» **Tasks to carry out**:
- a) According to the news report below on the arrest over the Tadamon massacre, what crimes is the arrested man accused of?
- b) Carry on the news report below about the arrest over the Tadamon massacre, picking up after its final sentence.

» **Excerpt provided**:
Germany arrests Syrian man accused over 2013 Tadamon massacre
By Jwan Shekaki
QAMISHLI, Syria (North Press) – German authorities arrested on Thursday a Syrian man in charge of Tadamon massacre in Damascus, Syria’s capital, in 2013.
The man, called Ahmad H, is accused of crimes against humanity and war crimes including torture and enslavement, German prosecutors said in a statement on Thursday.
Ahmad was leading a pro-government militia in Tadamon, when the massacre took place in 2013 that resulted in the killing of about 40 people. The massacre was filmed by its perpetrators and revealed by The Guardian last year.
In April 2022, The Guardian published a report that showed members of the Syrian Military Intelligence Branch 227 were shown firing at blindfolded, unarmed civilians in Tadamon, a residential neighborhood in the Syrian capital of Damascus. The video showed 41 people being murdered by an intelligence officer called Amjad Yousef.

» **Data below**:
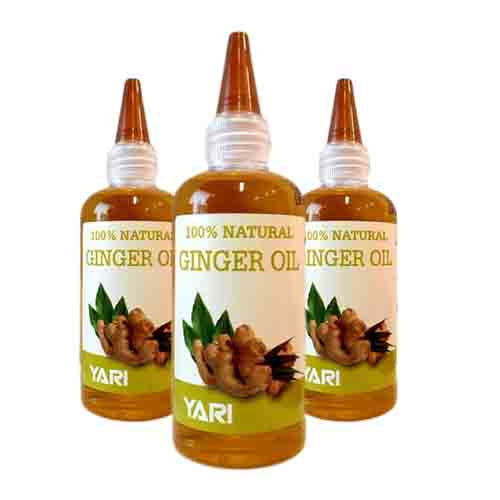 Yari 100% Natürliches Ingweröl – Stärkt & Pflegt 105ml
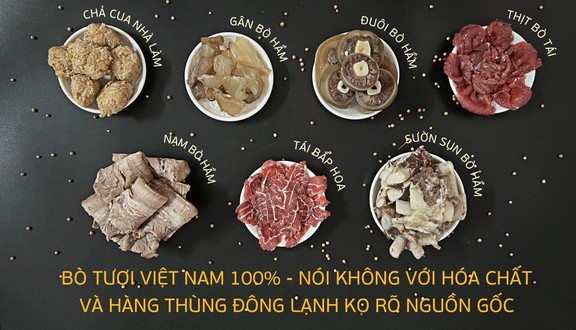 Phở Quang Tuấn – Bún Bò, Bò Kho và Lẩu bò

» **Results for the exercise**:
- a) Crimes against humanity and war crimes, including torture and enslavement.

- b)
In March, the US Department of State issued a decision in which it barred Yousef from entering US territory. The decision barred Yousef, his wife, and close family members from entering US territory. “Yousef’s war crimes serves as a sobering reminder for why countries should not normalize relations with the Assad regime absent enduring progress towards a political resolution,” said Antony Blinken, US Secretary of State, in an accompanying statement.
The suspect, Ahmad H, is the first person to be detained in connection with crimes in Tadamon, The Guardian reported. “He was a local leader of the Shabiha, a pro-regime paramilitary group tasked with suppressing political opponents. The group is accused of regularly detaining civilians at checkpoints in Tadamon, whom they tortured, extorted or forced into labour, prosecutors said.”
According to the British newspaper, 27 extremely graphic videos of Shabiha and Syrian soldiers carrying out massacres and disposing of dozens bodies in the neighbourhood were leaked from a Syrian government laptop to two academics based in Europe in 2019.
The academics are Prof. Uğur Üngör, from the University of Amsterdam’s Institute of Holocaust and Genocide Studies, and the researcher Annsar Shahoud identified many of the perpetrators in the videos, including Amjad Yousef.
Ahmad H, understood by The Guardian to be an associate of Yusuf, is accused of “personally participating in the abuse of civilians in various occasions”, the prosecutors said.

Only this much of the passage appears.